Last week, Givati Special Forces conducted joint exercises with United States marines to study various methods of waging city war, to teach the IDF approach in waging city war, and to learn about marines' experience in urban development in Afghanistan and Iraq.
The exercises were held for three days at the Israeli Special National Training Center for the conduct of hostilities in urban areas. The purpose of the exercises for each unit was the exchange of experience in conducting combat operations in urban environments. “Here you understand why one technique is suitable for Afghanistan and why it differs from what we are trained to do in Gaza,” said special forces commander Givati Major Nadav Danino (Nadav Danino). “In the marines, each unit specializes in a particular area — alone in the fight against terrorism, another in Afghanistan, a third in more rural areas, and finally such specializing in more urban areas. We train in all these areas in special forces,” he said.
“During the exercises, we acted as the defending side, and they played the role of the offensive. Then we changed places. When training as the other side, you will recognize your weak points and learn to change and improve your technique,” said Major Danino.
At the end of each day, Major Danino and his colleagues from the Marine Corps compared tactics as well as different approaches to dealing with difficult situations, such as the release of hostages or the seizure of particularly important objects. “As the commander of these forces, I was very interested in understanding what they are doing and why they are doing it in this way,” he added.
“The meeting between the soldiers raised questions from both sides - about the equipment, the shoes that soldiers wear and even questions, like what kind of rifle they use. The dynamics are different - both at the level of discipline and at the level of relations between soldiers,” said Major Danino .

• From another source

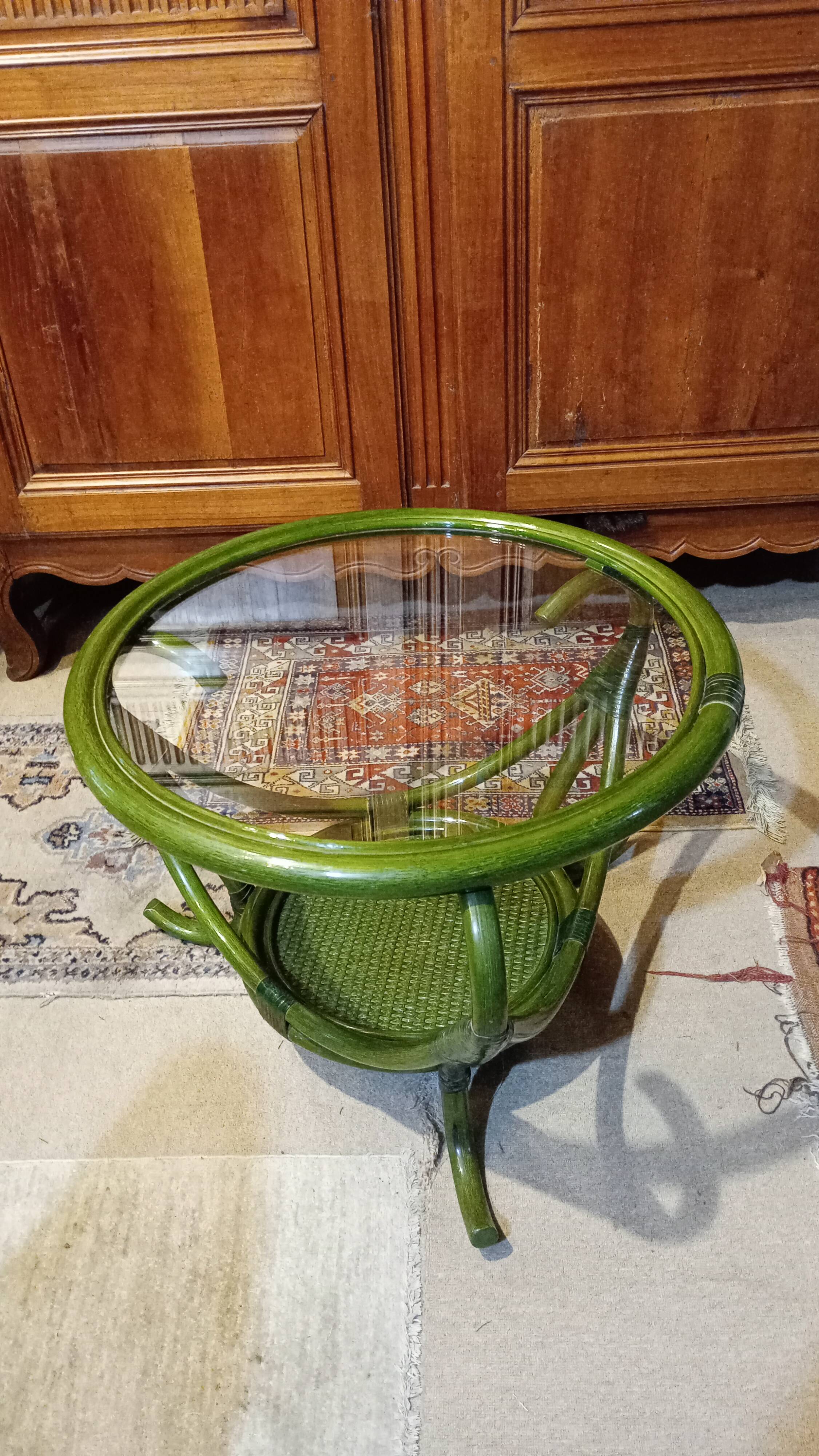 Table basse rotin plateau de verre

“We expected the Marines to set the bar high for IDF combat soldiers, but last week Givati Special Forces showed the Marines that they also have something to learn from us.”
The Marines' vision places the training of the individual soldier at the center of the process. The Marine is expected to be able to perform a number of actions perfectly. In the IDF, on the contrary, they emphasize the effectiveness of the team, in which each soldier uses his strengths to compensate for the weaknesses of his friends and vice versa.
Israeli and American intelligence reports last year showed that terrorist organizations around the world share experiences with each other through social platforms. These timely joint exercises will help the IDF and US Marines better cope with these potential problems.